● **Required action A**
Copy the Magic Coat review starting with "I highly recommend" and going on through "professional development documents.", changing "parents" to "caregivers".
● **Required action B**
According to the Magic Coat review, where do the animated 'friends' live?
(Exercise passage)
Research into what constitutes quality support for young children’s social and emotional development emphasises the importance of responding to children according to their individual strengths and needs; also recognising similarities and differences in their life world experiences. The story construct of a ‘magical coat’ both assists the adult to engage and extend the narrative of making the world a better place through love, happiness and kindness; while also providing the child with a protective coat (metaphorically speaking) that reassures and instils confidence as they explore their own emotions and responsiveness to others.
The publication of this resource is extremely timely amid growing concerns towards children’s well-being given families’ busy 21 st century life styles, and the increasing expectations of what constitutes early childhood education. Noteworthy, is that children’s well-being is cited as one of the most significant indicators of quality for educational settings whether at home, school or in the community. Definitions related to children’s wellbeing include reference to children feeling at ease, being spontaneous and free of emotional tensions, expressing inner rest and relaxation, showing vitality and self-confidence, and being in touch with their feelings and emotions – all crucial to good mental health (Ebbeck, 2016; Declercq et al. 2011). Laevers (2005), who has written extensively and drawn attention to the value of focusing on well-being and involvement of children in early childhood education, concludes that measuring well-being and involvement focuses on the real competencies that matter in life. How we think, feel and act when facing life’s situations impacts on our potential to cope with the stresses of life, build healthy relationships, work productively and participate fully in society (United Nations, 2014).
Embracing a child-centred approach to deliver the message that mental health matters Wilcox skillfully designs a series of animated characters – ‘friends’ (that live inside the pockets of the imaginary coat) to introduce children to the language of emotions, to enable them to understand and express feelings. Informal conversations about the characters’ special qualities can also be used reinforce the value of relationships and learn how to set protective physical and emotional boundaries. Importantly, there is a message of optimism; that each child is strong, resourceful and competent who can transform the world to be a better place though their deepening understanding of the interdependence of humanity for learning and wellbeing.
I highly recommend the Magic Coat to all parents and educators as an invaluable resource that can be used time and time again. It is also an excellent resource that early childhood pre-service teachers should also include in their collection of professional development documents.
(End Exercise passage)
(Records shown)
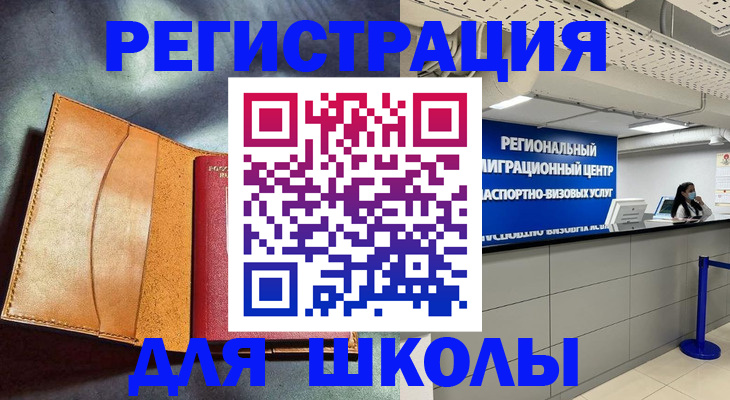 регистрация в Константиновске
(End Records shown)
(Records shown)
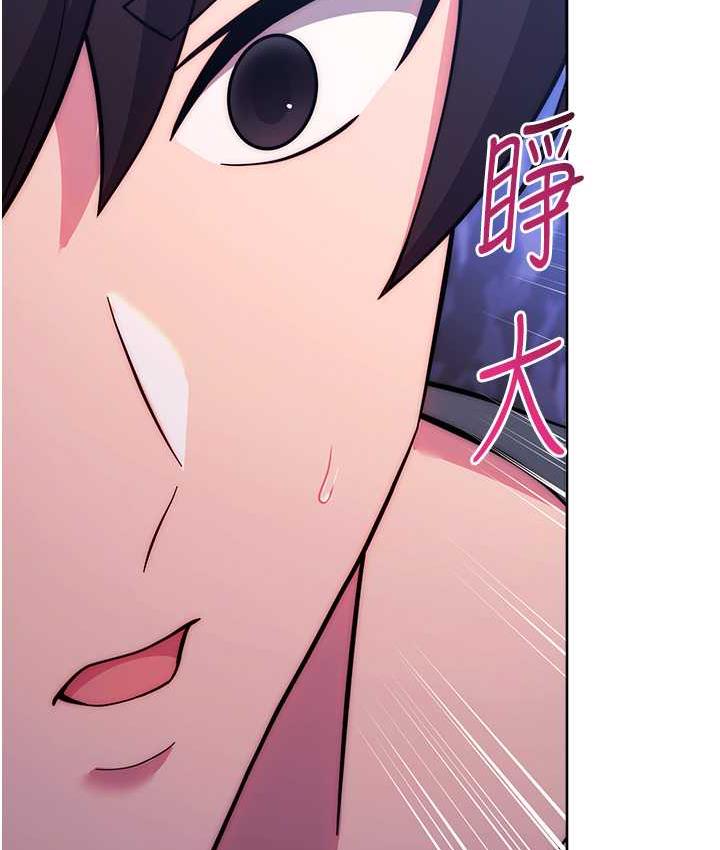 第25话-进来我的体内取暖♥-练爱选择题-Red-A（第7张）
(End Records shown)
● **Exercise result A**
I highly recommend the Magic Coat to all caregivers and educators as an invaluable resource that can be used time and time again. It is also an excellent resource that early childhood pre-service teachers should also include in their collection of professional development documents.

● **Exercise result B**
Inside the pockets of the imaginary coat.